Ayrton Senna, a estreia na Lotus em 1985

Apesar do frustrante abandono a dez voltas do final, Senna deixou o Rio de Janeiro confiante no carro e na equipe: os frutos não tardariam a aparecer.

A Fórmula 1 não era, por si só, o limite. Ayrton Senna sempre deixou claro que chegar a elite do automobilismo era apenas mais um passo rumo a seu objetivo máximo, o título mundial de pilotos. A temporada na Toleman, o título mundial de pilotos. A temporada na Toleman, em 1984, havia cumprido o papel de ambientar o brasileiro na categoria, com o bônus do pódio em três Grandes Prêmios. Para temporada de 1985, Senna, agora piloto da Lotus, subiu mais um degrau: havia assinado com uma equipe de ponta e recebeu um carro que teria condições de dar a ele vitórias. Sobre título, ainda era muito cedo para dizer, mas tudo começaria a ficar mais claro após a primeira corrida do ano, o Grande Prêmio do Brasil, marcado para o dia 7 de abril.
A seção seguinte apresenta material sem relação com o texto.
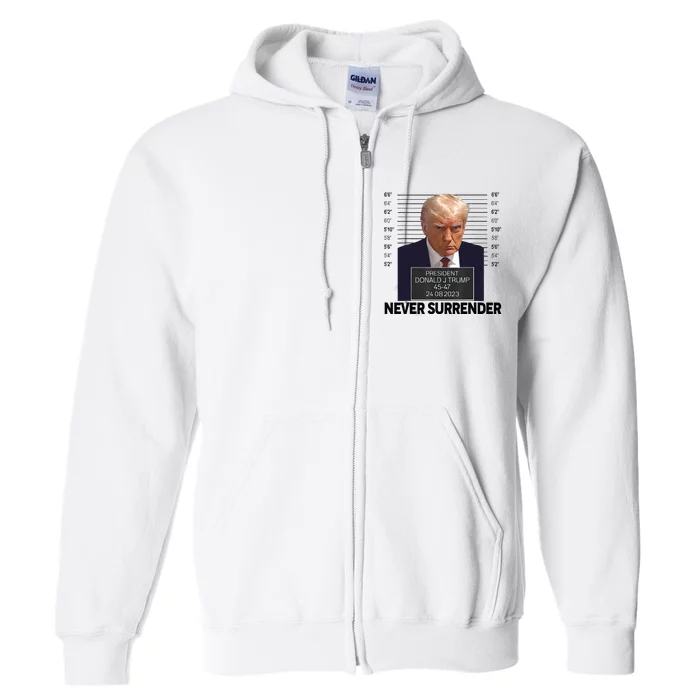 Trump Mug Shot Donald Trump Mug Shot Never Surrender Full Zip Hoodie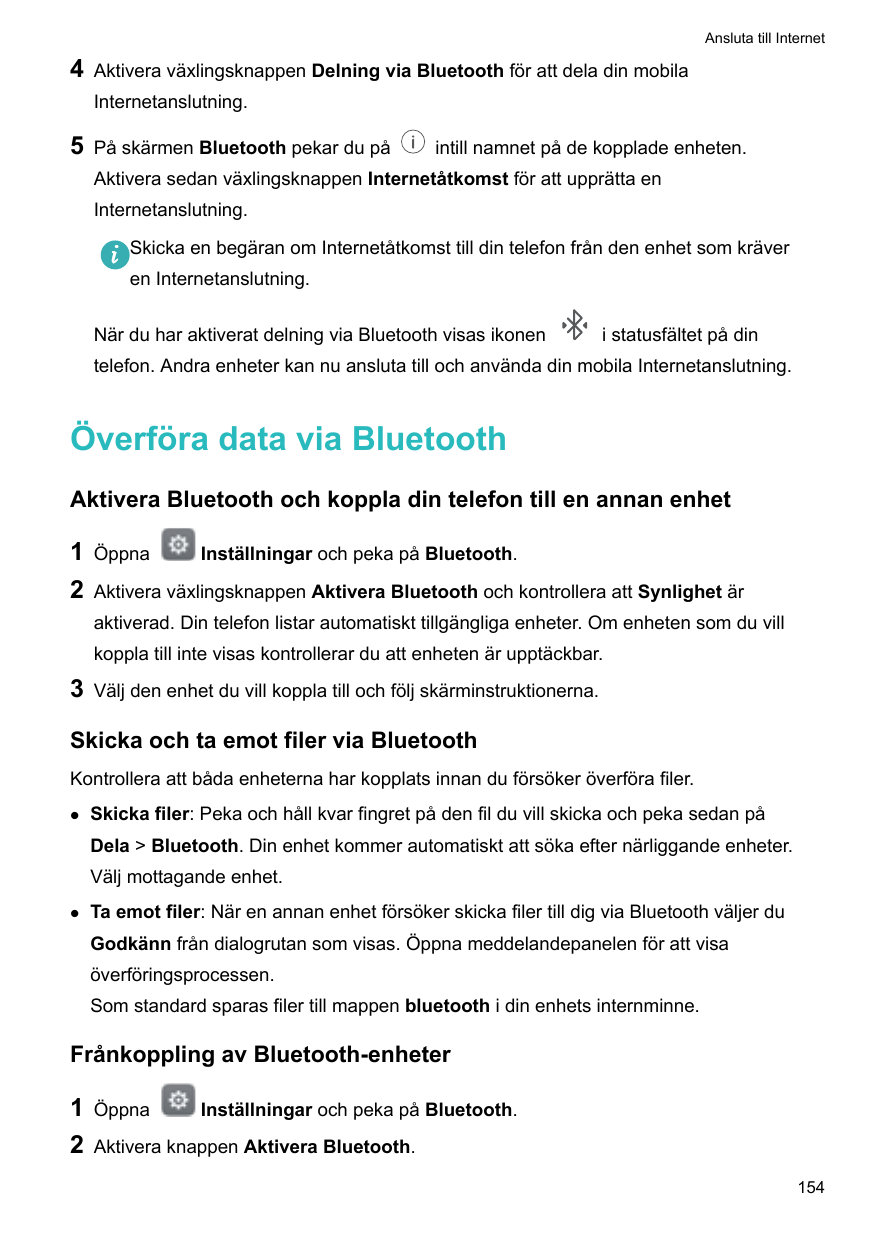 Ansluta till Internet4Aktivera växlingsknappen Delning via Bluetooth för att dela din mobilaInternetanslutning.5På skärmen Bluet
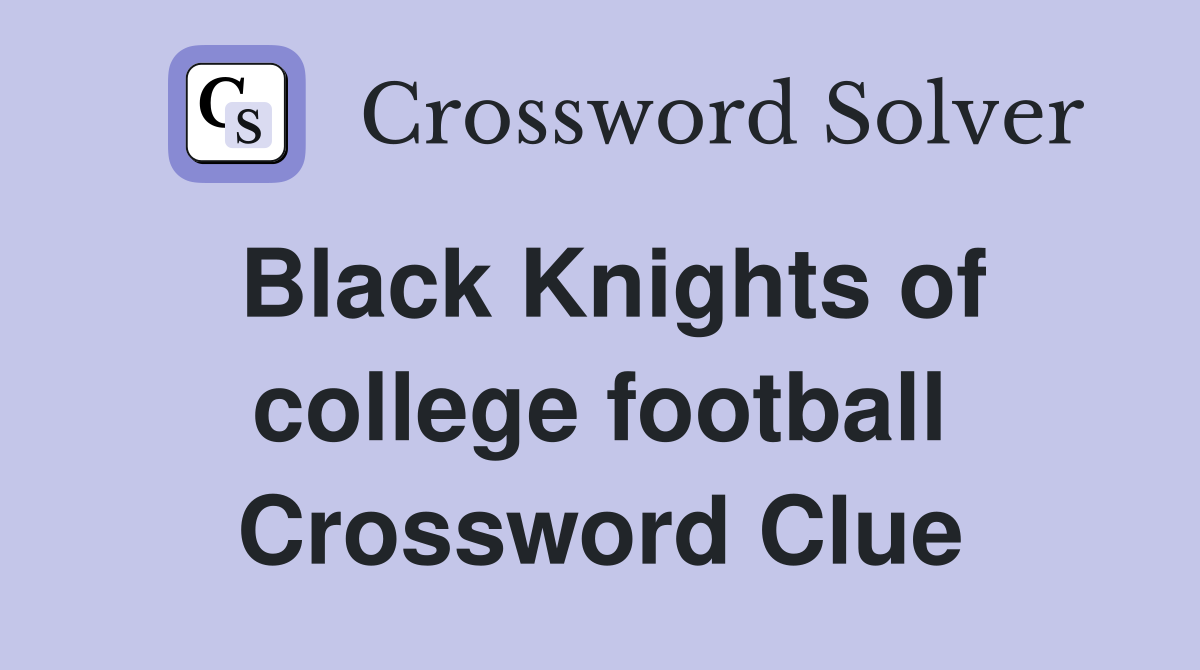 Black Knights of college football Crossword Clue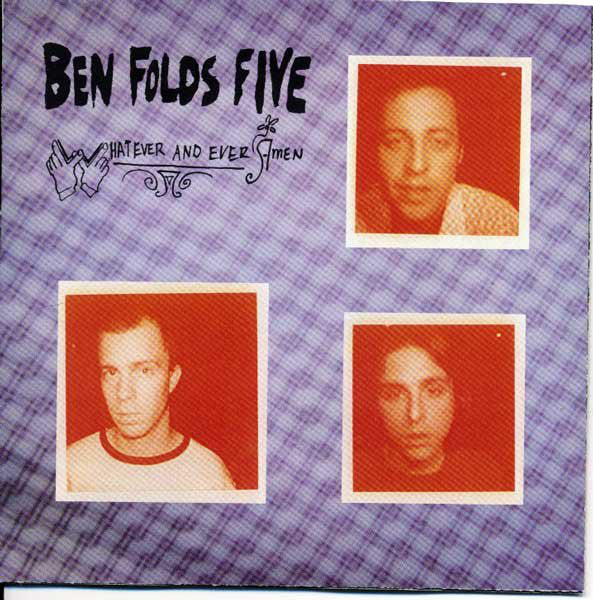 Ben Folds Five – Whatever And Ever Amen (CD ALBUM)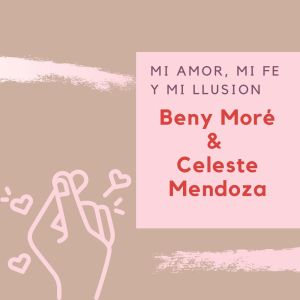 Album Mi Amor, Mi Fe Y Mi llusion - Beny Moré & Celeste Mendoza oleh Celeste Mendoza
A Lotus está com um novo modelo, enquanto eu continuo meu período de aprendizado na Fórmula 1. Acho imprevisível apontar-me como um dos favoritos ao título deste ano. Afinal, é o meu segundo ano de Fórmula 1, declarou ao Jornal dos Sports de 5 de abril de 1985.

PARABÉNS

Antes de partir para o Rio de Janeiro, Ayrton, que tinha completado 25 anos em 21 de março, ganhou da patrocinadora John Player Special uma festa na danceteria Poll Music Hall, em São Paulo. Dentro do recinto, todo decorado em preto e dourado, havia música alta e muita agitação.

Não é bem o que mais gosto, mas uma vez por ano não faz mal, brincou o aniversariante, conforme o relato do Jornal do Brasil de 24 de março. De qualquer forma, era uma oportunidade para o piloto receber as demonstrações de carinho dos fãs. Sinto que eles me passam uma força muito grande e isso é gostoso. É diferente do dia da corrida. No autódromo, não dá para sentir tanto o apoio do público porque a gente fica preocupado com os problemas da corrida, com o carro e tudo mais.

LOTUS VOADORA

O alto astral pegou a ponte aérea e desembarcou no autódromo de Jacarepaguá, onde a Lotus 97T de Senna e de Elio de Angelis tiveram uma excelente performance na sexta e no sábado. A expectativa era alta para o dia da corrida: o brasileiro só ficou mesmo na bronca com os retardatários que o atrapalharam na volta rápida e impediram uma melhor posição no grid de largada. Infelizmente tem piloto que não usa o espelho retrovisor e acaba atrapalhando os outros, declarou ao Jornal do Brasil de 7 de abril. Mas tudo bem, O importante é que o carro está bem e, se conseguir dar uma boa largada e explorar todo o potencial nas retas, acredito que possa ficar entre os primeiros e quem sabe subir no pódio.

Foi por pouco. Durante a corrida, a Lotus 97T rendeu menos que o esperado nas retas, impedindo que Ayrton se aproximasse da McLaren de Alain Prost e da Ferrari de Michele Alboreto, que dispararam nas duas primeiras posições. Ainda assim, o pódio teria vindo caso uma falha elétrica não obrigasse a abandonar faltando pouco mais de dez voltas para o final. Fiz uma boa largada como pretendia. Acabei caindo para o quarto lugar porque o Nigel Mansell, que não é piloto mas um kamikaze, jogou seu carro sobre o meu e tive de frear para não bater. A partir daí, procurei poupar o carro e manter a posição, o que consegui, afirmou, lamentando seu inesperado fim de corrida. Realmente, foi muito azar.

ESPERANÇA

De todo modo, Senna seguia confiante. Para a etapa seguinte, o Grande Prêmio de Portugal, o piloto acreditava que teria mais chances: com retas pequenas e curvas curtas, a pista de Estoril favorecia os motores de menor potência, como o da Lotus.

Aqui no Brasil, as retas são relativamente grandes e a maioria das curvas, longas, de raio acentuado.

Durante a prova, vi o Rosberg passar por mim como se estivesse pilotando um avião e o Lauda se aproximar da reta, pois no miolo eu andava melhor ou igual a ele, afirmou ao Jornal dos Sports ainda nos boxes, logo depois da prova. E ali mesmo aproveitou para cravar uma ousada previsão, estampada com todas as letras no Jornal do Brasil de 8 de abril de 1985.

No autódromo de Estoril, daqui a 16 dias, a vez será da Lotus.